La vie, que M. Henri Tersett & son Epouse menent, est de ce genre. Lors qu’il étoit jeune Homme, on l’auroit pris pour un de ces petits Maîtres, qui ont beaucoup de vivacité & peu de bon sens. Mademoiselle Rebecca Quickly, qu’il épousa, avoit tout ce que le feu de la Jeunesse & des manieres enjouées peuvent donner pour rendre une Fille agréable. Ces deux Personnes d’un Mérite apparent tomberent dans les bras l’une de l’autre ; mais lorsque la Passion fut satisfaite, la Raison ou le bon Sens ne vint pas à leur secours : de sorte que leur Vie est aujourd’hui en échec ; leurs repas sont insipides & ils s’ennuient ensemble ; Si leur Fortune les met au-dessus des soins de la Vie, on peut dire que leur manque de Goût les met au-dessous du Plaisir.
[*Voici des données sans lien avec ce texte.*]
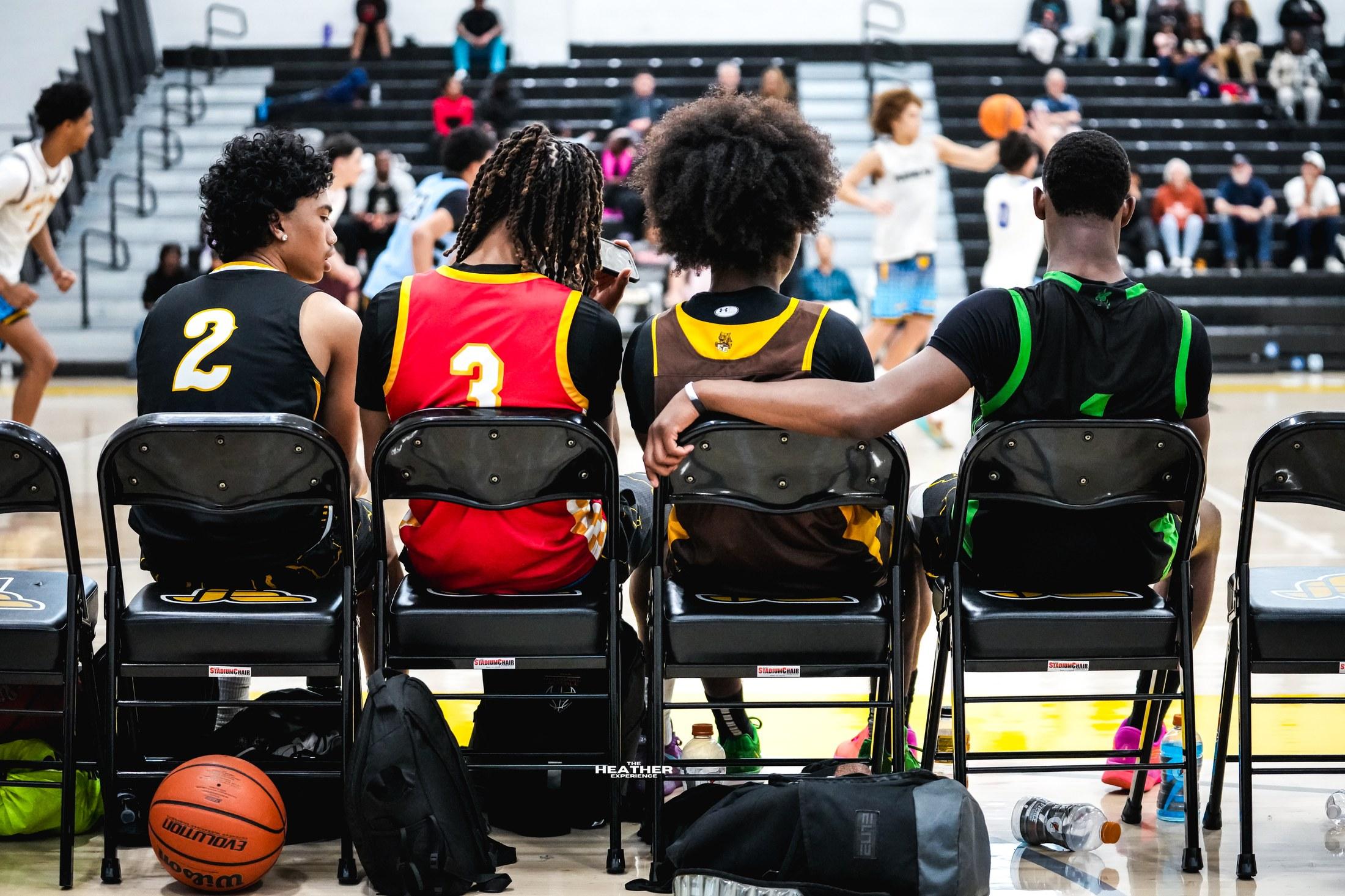 Four teammates seen from behind, sitting together on the bench, one with an arm around the next.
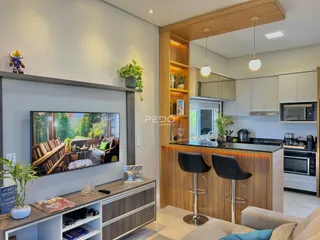 Sala de estar com decoração moderna e cozinha integrada em Lajeado.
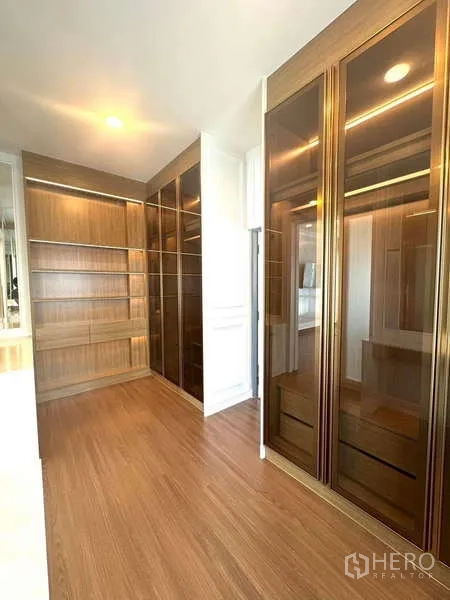 Detached House for rent in Bang Phli, Samut Prakan - Custom walk‑in closet with glass‑front cabinets and wood shelving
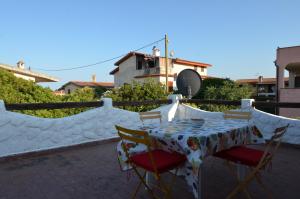 a table and chairs sitting on a patio at Fpo-Rose02p1 in Porto Ottiolu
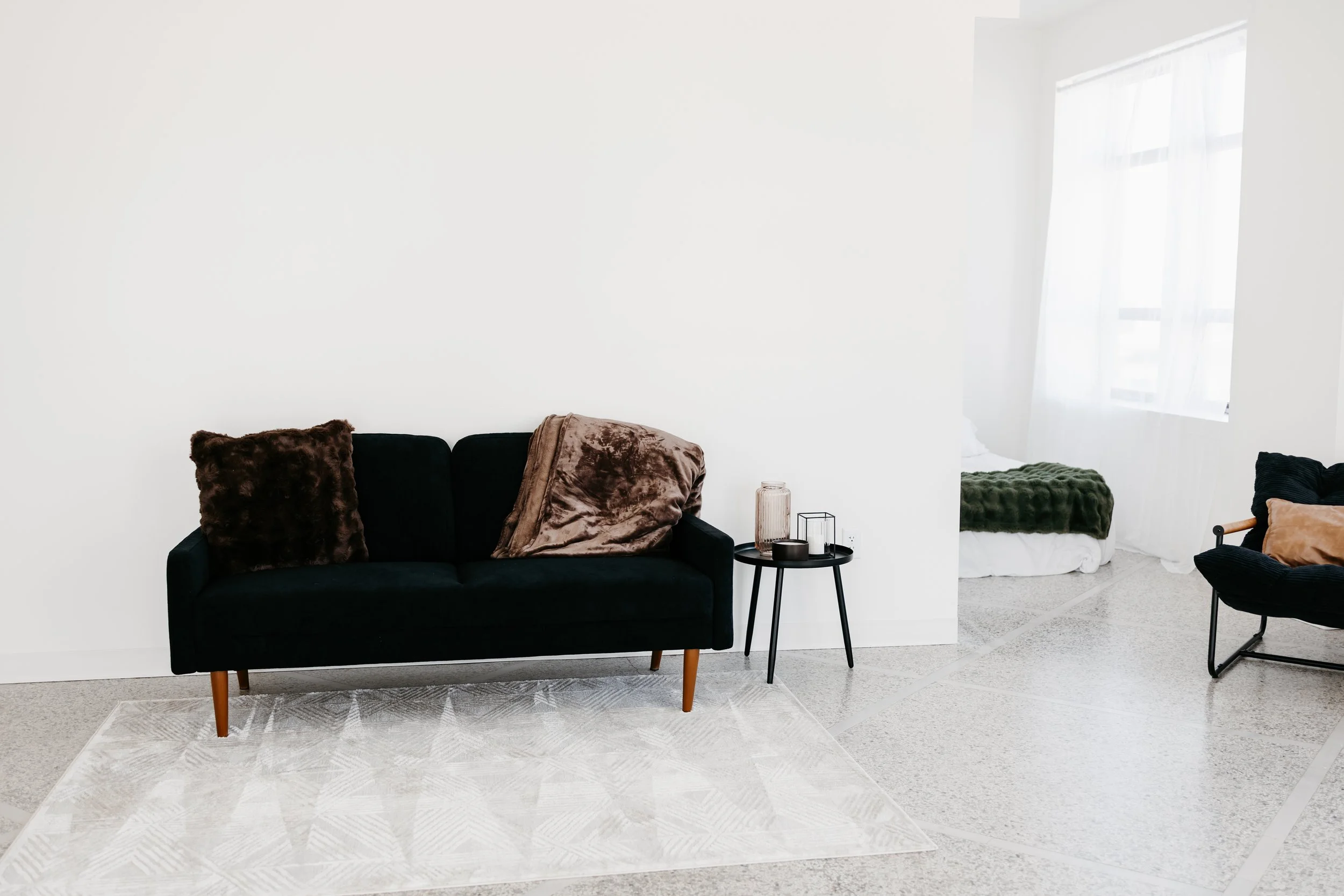 Living room with a black sofa, a side table, and throw pillows, adjacent to a bedroom visible through an open space, with a bed covered in a green blanket and a black lounge chair with throw pillows.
Lors que je traite de cette maniere ceux qui sont ingenieux à se tourmenter, ou qui passent leur Vie dans l’inaction, je ne prétends pas que, pour vivre, il faille se trouver toûjours dans des Compagnies qui ne respirent que la joie, & se couronner de Guirlandes, à l’exemple des anciens Débauchez ; mais puisque l’Indolence & la trop grande Délicatesse sont Ennemies de tout Plaisir, je voudrois qu’on tâchât de se former une certaine Disposition qui nous fît prendre quelque agréable intérêt à tout ce qui frape nos yeux ou nos oreilles. Cette Qualité portative, je veux dire la bonne Humeur, assaisonne si bien toutes les circonstances de la Vie, qu’il ne s’en perd pas un seul moment, & qu’ils nous donnent tous une si grande satisfaction, que le Tems même, le plus pesant de tous les fardeaux, lors qu’il en est un, ne nous est jamais à charge. Varilllas possède ce talent au suprême degré, & le communique par tout où il se trouve : Le Gai, le Triste, le Sevére & le Mélancolique éclatent de joie d’abord qu’il est avec eux. D’ailleurs il n’a jamais rien dit qui mérite la repetition, mais il est d’un si bon Naturel, que tout le monde se fait un vrai plaisir de le voir, parce que chacun est assûré d’être bien venu auprès de lui. Il ne semble pas contribuer à la joie de la Compagnie, quoi qu’il en soit l’unique source. Quelqu’un a dit fort plaisamment, que si Varillas avoit de l’Esprit, ce seroit le meilleur Esprit qu’il y eût au Monde. Il est certain qu’une Humeur douce & afable, soutenue par des manieres honêtes, & d’une Imagination vive & bien reglée, est un des plus beaux Présens de la Nature, & fait un des plus grands Plaisirs de la Vie. On iroit en Compagnie avec dix fois plus de satisfaction, si l’on étoit assûré de n’y rien entendre de choquant, ou qui ne fût agréable. Lors que nous savons que celui qui parle n’a point de malice, & que les Personnes & les choses nous sont representées dans leur plus beau jour, le Festin ne peut être que délicat, parce que le Cuisinier n’aprête aucun Mets qui ne soit excellent en son espèce. Les belles Peintures font l’Entretien des bons Esprits, & les diformes celui des impurs. Lors qu’on jouït d’une Conversation où il n’y a rien que d’exquis, c’est aprocher de la Vie des Anges ; mais lors qu’on n’y entend rien qui ne soit dépravé, c’est faire un pas vers celle des Démons. T.

1C’est un Breuvage à l’Angloise, où il entre du Vin sec, de la Crème, de la Muscade, des œufs bien batus & du Sucre.